1199SEIU’s campaign, which represents 65,000 members in over 340 nursing homes across the country, aims to support legislation to hold nursing home owners and operators accountable for providing quality care to the most vulnerable in New York while protecting local workers.
The union’s “Invest in Quality Care” campaign follows a report by a prosecutor general that found nursing homes with fewer employees had more coronavirus-related deaths. The campaign is focused on New York, but union leaders said they hope to spark similar reforms and efforts elsewhere.
While many of the Issues underlined in Attorney General Letitia James’ report The COVID-19 pandemic has ravaged the industry for years, exposing the chronic shortcomings in the nursing home industry.
Milly Silva, executive vice president of 1199SEIU, said the chronic issues are finally gaining attention and the union is trying to capitalize on that momentum.
“The“ Invest in Quality Care ”campaign, which we carry out as healthcare workers, as key employees and especially as nursing home workers, is about drawing attention to the very real and dangerous conditions in nursing homes and their effects on residents , to their loved ones and also to the supervisors, ”said Silva.
The attorney general’s report found that the poor conditions contributed to 12,743 confirmed and suspected deaths in New York, as well as high infection and disease rates among nursing home carers. Those deaths and illnesses disproportionately affected workers – who are mostly skin-colored women – and skin-colored residents, Silva said.
The union is working with its health care partners, mobilizing for virtual events to get support for laws aimed at reforming the industry. These efforts include ensuring proper infection control, adequate supplies of personal protective equipment, and transparency from companies and organizations in the industry, Silva said.
“Let’s hold the industry, these owners, accountable for needing to convert those dollars towards bedside care and investment in the workforce through higher wages, training and better equipment,” she said. “You will actually see an improvement in the care outcomes that our residents need.”

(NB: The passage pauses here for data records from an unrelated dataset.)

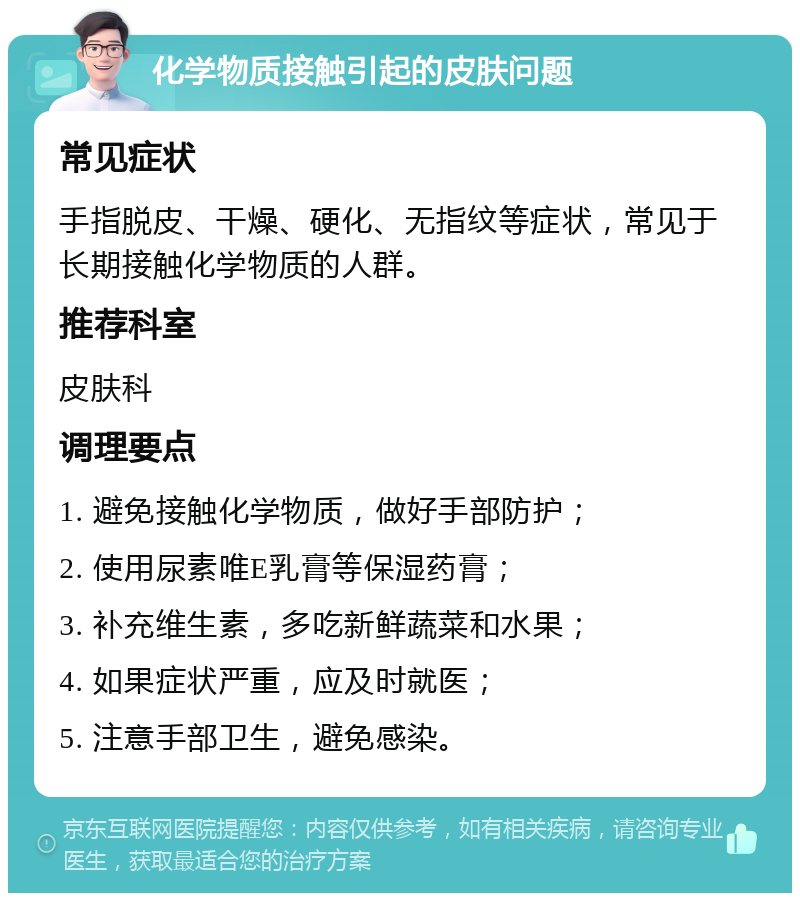 化学物质接触引起的皮肤问题

常见症状

手指脱皮、干燥、硬化、无指纹等症状，常见于长期接触化学物质的人群。

推荐科室

皮肤科

调理要点

1. 避免接触化学物质，做好手部防护；

2. 使用尿素唯E乳膏等保湿药膏；

3. 补充维生素，多吃新鲜蔬菜和水果；

4. 如果症状严重，应及时就医；

5. 注意手部卫生，避免感染。

京东互联网医院提醒您：内容仅供参考，如有相关疾病，请咨询专业医生，获取最适合您的治疗方案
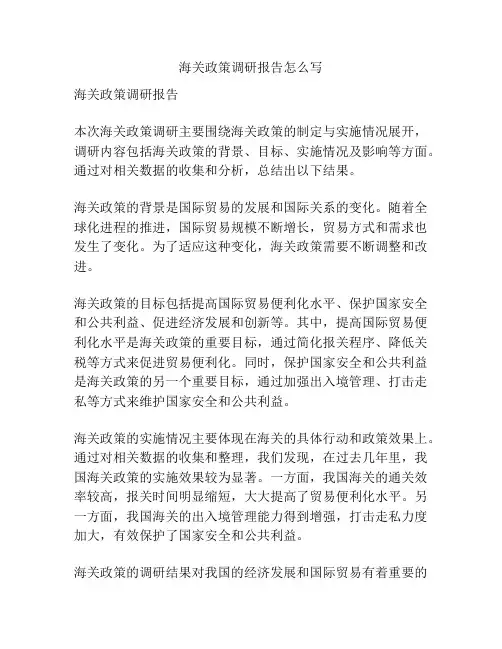 海关政策调研报告怎么写

海关政策调研报告

本次海关政策调研主要围绕海关政策的制定与实施情况展开，调研内容包括海关政策的背景、目标、实施情况及影响等方面。通过对相关数据的收集和分析，总结出以下结果。

海关政策的背景是国际贸易的发展和国际关系的变化。随着全球化进程的推进，国际贸易规模不断增长，贸易方式和需求也发生了变化。为了适应这种变化，海关政策需要不断调整和改进。

海关政策的目标包括提高国际贸易便利化水平、保护国家安全和公共利益、促进经济发展和创新等。其中，提高国际贸易便利化水平是海关政策的重要目标，通过简化报关程序、降低关税等方式来促进贸易便利化。同时，保护国家安全和公共利益是海关政策的另一个重要目标，通过加强出入境管理、打击走私等方式来维护国家安全和公共利益。

海关政策的实施情况主要体现在海关的具体行动和政策效果上。通过对相关数据的收集和整理，我们发现，在过去几年里，我国海关政策的实施效果较为显著。一方面，我国海关的通关效率较高，报关时间明显缩短，大大提高了贸易便利化水平。另一方面，我国海关的出入境管理能力得到增强，打击走私力度加大，有效保护了国家安全和公共利益。

海关政策的调研结果对我国的经济发展和国际贸易有着重要的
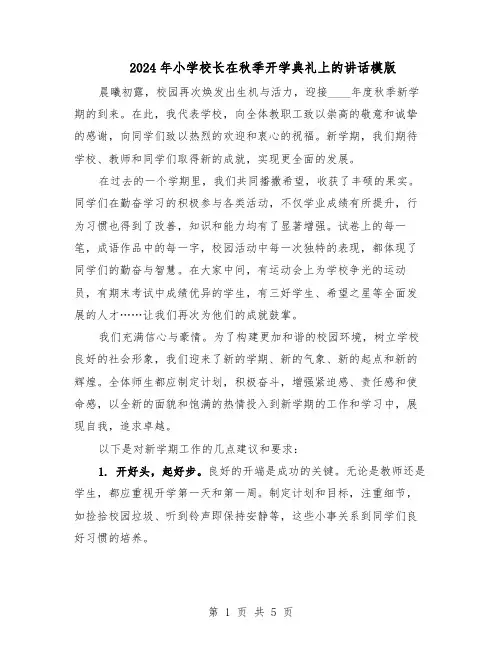 2024年小学校长在秋季开学典礼上的讲话模版

晨曦初露，校园再次焕发出生机与活力，迎接____年度秋季新学期的到来。在此，我代表学校，向全体教职工致以崇高的敬意和诚挚的感谢，向同学们致以热烈的欢迎和衷心的祝福。新学期，我们期待学校、教师和同学们取得新的成就，实现更全面的发展。

在过去的一个学期里，我们共同播撒希望，收获了丰硕的果实。同学们在勤奋学习的积极参与各类活动，不仅学业成绩有所提升，行为习惯也得到了改善，知识和能力均有了显著增强。试卷上的每一笔，成语作品中的每一字，校园活动中每一次独特的表现，都体现了同学们的勤奋与智慧。在大家中间，有运动会上为学校争光的运动员，有期末考试中成绩优异的学生，有三好学生、希望之星等全面发展的人才……让我们再次为他们的成就鼓掌。

我们充满信心与豪情。为了构建更加和谐的校园环境，树立学校良好的社会形象，我们迎来了新的学期、新的气象、新的起点和新的辉煌。全体师生都应制定计划，积极奋斗，增强紧迫感、责任感和使命感，以全新的面貌和饱满的热情投入到新学期的工作和学习中，展现自我，追求卓越。

以下是对新学期工作的几点建议和要求：

1. 开好头，起好步。良好的开端是成功的关键。无论是教师还是学生，都应重视开学第一天和第一周。制定计划和目标，注重细节，如捡拾校园垃圾、听到铃声即保持安静等，这些小事关系到同学们良好习惯的培养。

第 1 页 共 5 页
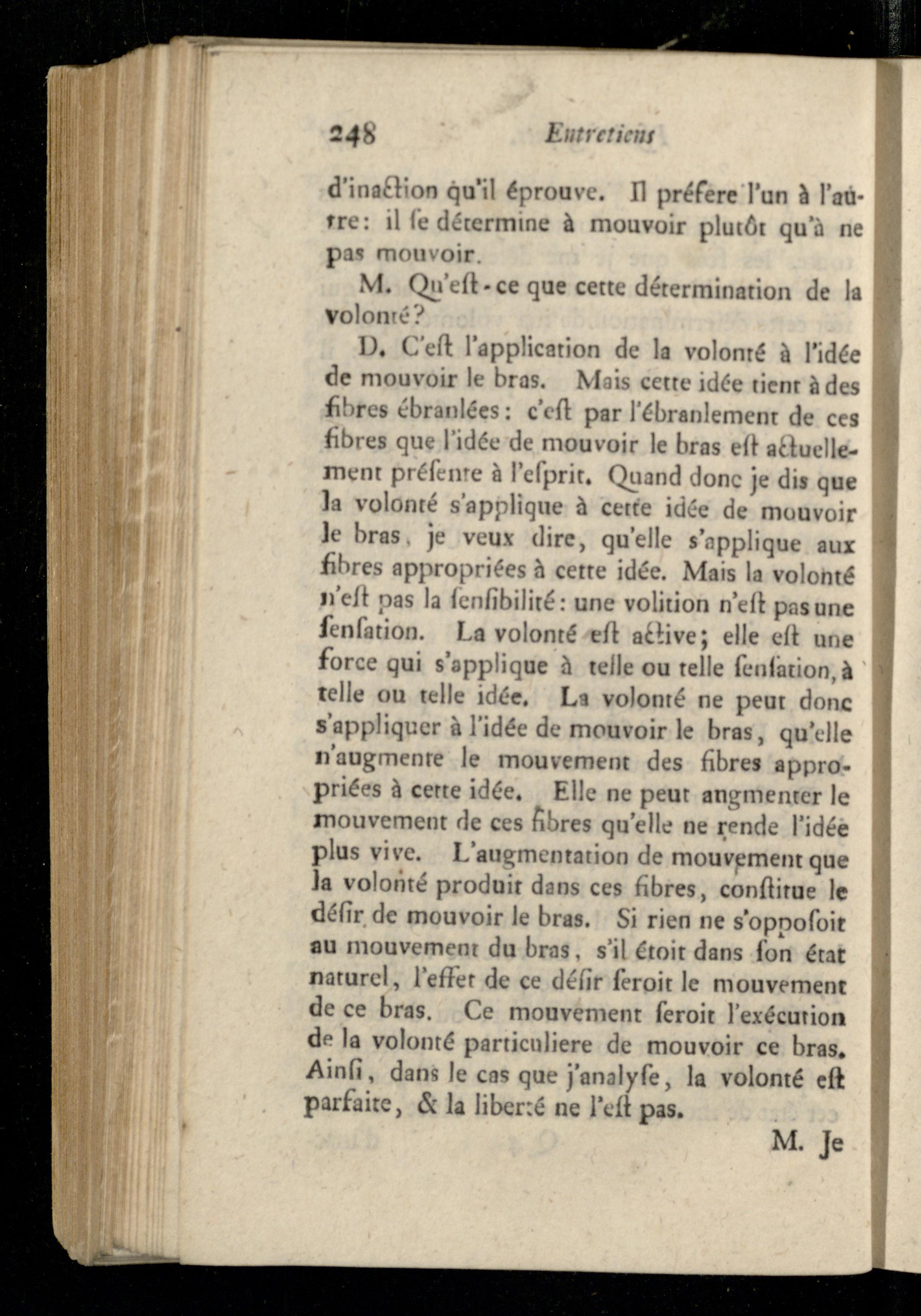 248 Entretiens

d'inaction qu'il éprouve. Il préfere l'un à l'autre: il ſe détermine à mouvoir plutôt qu'à ne pas mouvoir.

M. Qu'eſt-ce que cette détermination de la volonté?

D. C'eſt l'application de la volonté à l'idée de mouvoir le bras. Mais cette idée tient à des fibres ébranlées: c'eſt par l'ébranlement de ces fibres que l'idée de mouvoir le bras eſt actuellement préſente à l'eſprit. Quand donc je dis que la volonté s'applique à cette idée de mouvoir le bras, je veux dire, qu'elle s'applique aux fibres appropriées à cette idée. Mais la volonté n'eſt pas la ſenſibilité: une volition n'eſt pas une ſenſation. La volonté eſt active; elle eſt une force qui s'applique à telle ou telle ſenſation, à telle ou telle idée. La volonté ne peut donc s'appliquer à l'idée de mouvoir le bras, qu'elle n'augmente le mouvement des fibres appropriées à cette idée. Elle ne peut augmenter le mouvement de ces fibres qu'elle ne rende l'idée plus vive. L'augmentation de mouvement que la volonté produit dans ces fibres, conſtitue le déſir de mouvoir le bras. Si rien ne s'oppoſoit au mouvement du bras, s'il étoit dans ſon état naturel, l'effet de ce déſir ſeroit le mouvement de ce bras. Ce mouvement ſeroit l'exécution de la volonté particuliere de mouvoir ce bras. Ainſi, dans le cas que j'analyſe, la volonté eſt parfaite, & la liberté ne l'eſt pas.

M. Je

The attorney general’s report also questioned the state’s current nursing home reimbursement model, arguing that it “provides a financial incentive for for-profit nursing home owners to transfer funds to loved ones (ultimately, increasing their own profits) rather than into them to invest in higher personnel and PPE values. “
These reforms could include minimum staffing requirements for nursing homes, union leaders noted. New York is one of only 10 states that have no minimum staffing requirements. According to Silva, New Jersey recently set minimum staffing requirements for certified nursing assistants (CNAs), among other things.